● About this task
Your task is to write out the full listing once more, exactly.

● Input
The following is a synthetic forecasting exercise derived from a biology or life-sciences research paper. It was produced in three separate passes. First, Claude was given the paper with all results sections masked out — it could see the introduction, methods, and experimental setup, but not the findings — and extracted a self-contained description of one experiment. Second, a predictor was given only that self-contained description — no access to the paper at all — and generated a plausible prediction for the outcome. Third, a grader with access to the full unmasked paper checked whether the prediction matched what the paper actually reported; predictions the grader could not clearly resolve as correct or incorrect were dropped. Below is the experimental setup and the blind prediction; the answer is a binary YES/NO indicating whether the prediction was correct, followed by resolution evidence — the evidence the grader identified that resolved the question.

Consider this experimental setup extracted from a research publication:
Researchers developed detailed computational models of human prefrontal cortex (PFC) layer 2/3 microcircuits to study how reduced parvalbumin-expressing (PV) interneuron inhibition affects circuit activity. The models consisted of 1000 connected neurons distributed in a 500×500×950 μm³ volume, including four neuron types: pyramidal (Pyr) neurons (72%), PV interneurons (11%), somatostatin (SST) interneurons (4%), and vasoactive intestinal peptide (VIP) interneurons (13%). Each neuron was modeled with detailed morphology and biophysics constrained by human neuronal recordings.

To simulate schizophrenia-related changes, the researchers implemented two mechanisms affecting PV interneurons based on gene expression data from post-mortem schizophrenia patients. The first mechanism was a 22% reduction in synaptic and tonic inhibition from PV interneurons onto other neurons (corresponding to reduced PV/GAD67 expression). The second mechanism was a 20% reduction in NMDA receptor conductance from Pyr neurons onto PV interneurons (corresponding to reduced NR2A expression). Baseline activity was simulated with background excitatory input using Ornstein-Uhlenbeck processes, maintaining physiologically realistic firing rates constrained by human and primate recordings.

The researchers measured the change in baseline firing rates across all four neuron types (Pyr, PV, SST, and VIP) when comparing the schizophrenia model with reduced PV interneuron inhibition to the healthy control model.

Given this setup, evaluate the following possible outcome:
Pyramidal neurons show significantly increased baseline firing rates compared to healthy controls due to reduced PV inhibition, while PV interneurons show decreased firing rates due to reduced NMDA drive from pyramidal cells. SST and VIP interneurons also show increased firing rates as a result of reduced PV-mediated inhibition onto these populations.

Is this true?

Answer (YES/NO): NO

● Problem solution
The following is a synthetic forecasting exercise derived from a biology or life-sciences research paper. It was produced in three separate passes. First, Claude was given the paper with all results sections masked out — it could see the introduction, methods, and experimental setup, but not the findings — and extracted a self-contained description of one experiment. Second, a predictor was given only that self-contained description — no access to the paper at all — and generated a plausible prediction for the outcome. Third, a grader with access to the full unmasked paper checked whether the prediction matched what the paper actually reported; predictions the grader could not clearly resolve as correct or incorrect were dropped. Below is the experimental setup and the blind prediction; the answer is a binary YES/NO indicating whether the prediction was correct, followed by resolution evidence — the evidence the grader identified that resolved the question.

Consider this experimental setup extracted from a research publication:
Researchers developed detailed computational models of human prefrontal cortex (PFC) layer 2/3 microcircuits to study how reduced parvalbumin-expressing (PV) interneuron inhibition affects circuit activity. The models consisted of 1000 connected neurons distributed in a 500×500×950 μm³ volume, including four neuron types: pyramidal (Pyr) neurons (72%), PV interneurons (11%), somatostatin (SST) interneurons (4%), and vasoactive intestinal peptide (VIP) interneurons (13%). Each neuron was modeled with detailed morphology and biophysics constrained by human neuronal recordings.

To simulate schizophrenia-related changes, the researchers implemented two mechanisms affecting PV interneurons based on gene expression data from post-mortem schizophrenia patients. The first mechanism was a 22% reduction in synaptic and tonic inhibition from PV interneurons onto other neurons (corresponding to reduced PV/GAD67 expression). The second mechanism was a 20% reduction in NMDA receptor conductance from Pyr neurons onto PV interneurons (corresponding to reduced NR2A expression). Baseline activity was simulated with background excitatory input using Ornstein-Uhlenbeck processes, maintaining physiologically realistic firing rates constrained by human and primate recordings.

The researchers measured the change in baseline firing rates across all four neuron types (Pyr, PV, SST, and VIP) when comparing the schizophrenia model with reduced PV interneuron inhibition to the healthy control model.

Given this setup, evaluate the following possible outcome:
Pyramidal neurons show significantly increased baseline firing rates compared to healthy controls due to reduced PV inhibition, while PV interneurons show decreased firing rates due to reduced NMDA drive from pyramidal cells. SST and VIP interneurons also show increased firing rates as a result of reduced PV-mediated inhibition onto these populations.

Is this true?

Answer (YES/NO): NO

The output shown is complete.